Fourth, census data is not listed alphabetically. It lists inhabitants in the order of where their house is located. In the 1850 census, 47 year old Sarah Ricks and six of her children were living right next door to her cousin Alfred Latham and his children on Tranter’s Creek. Alfred was the son of James Latham Jr, her father’s brother. In the 1860 census Sarah Ricks lived with her son Benjamin Ricks on Tranter’s Creek. Still living right next door to her, was Alfred Latham and Alfred’s son D P Latham had his own land along the creek next to them.
Lastly, in the 1880 US census 77 year old Sarah Ricks was still living with her son Benjamin, and in that census she used her nickname “Sallie.”
No doubt in my mind, Sarah Ann (“Sallie”) Latham is our link to the Mayflower. Sallie was the great grandmother of Francis L Ricks. Francis Ricks’ story can be found in a separate blog. To summarize the genealogy trail from Sallie Latham to the present:
The Ricks Family
Sarah Ann ( “Sallie”) Latham, the daughter of Major Alexander Latham and Agnes Hardin was born January 9, 1803 in Beaufort County North Carolina.

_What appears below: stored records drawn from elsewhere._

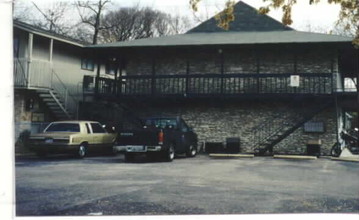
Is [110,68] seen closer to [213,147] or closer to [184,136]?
[213,147]

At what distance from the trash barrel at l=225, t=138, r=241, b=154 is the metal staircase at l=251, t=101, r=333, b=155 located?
80cm

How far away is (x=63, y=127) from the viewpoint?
12461mm

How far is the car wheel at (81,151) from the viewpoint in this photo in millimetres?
12696

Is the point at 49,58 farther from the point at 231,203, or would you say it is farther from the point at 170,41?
the point at 231,203

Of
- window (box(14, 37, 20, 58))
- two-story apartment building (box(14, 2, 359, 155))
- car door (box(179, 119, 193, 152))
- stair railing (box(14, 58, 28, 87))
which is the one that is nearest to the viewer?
car door (box(179, 119, 193, 152))

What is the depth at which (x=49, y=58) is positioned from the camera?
1650cm

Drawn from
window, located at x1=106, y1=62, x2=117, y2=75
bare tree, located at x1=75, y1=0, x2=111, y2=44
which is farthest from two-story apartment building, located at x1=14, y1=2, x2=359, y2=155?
window, located at x1=106, y1=62, x2=117, y2=75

She married Thomas Little Ricks in 1824. Together they had ten children one of whom, Robert Van Buren Ricks, is my ancestor. Sarah Ann died at the age of 79 years on February 15, 1882.
Robert Van Buren Ricks, the son of Thomas Little Ricks and Sarah Ann Latham was born June 13, 1835 in Beaufort County North Carolina. He married Winifred Louise Leggett in 1866. Together they had ten children, one of whom, Thomas Blount Ricks, is my ancestor. Robert Van Buren Ricks died on May 20, 1887 at the age of 52.
Thomas Blount Ricks, the son of Robert Van Buren and Winifred Leggett, was born in 1870 in Pitt County North Carolina. He married Margaret Langley in 1895 and together they had seven children one of whom, Frances L. Ricks, is my paternal grandmother. Thomas Blount Ricks died on March 12,1943 at the age of 73.
Frances L Ricks, the daughter of Thomas Blount Ricks and Margaret Little Langley, was born August 4, 1904 in Washington North Carolina. She married John Edward Cobb, Sr and together they had three children one of whom, John Edward Cobb Jr, is my father. Grandma Fannie died in 1982 in St. Stephen South Carolina at the age of 78.
And there we have it. Mary Chilton is my ninth great grandmother.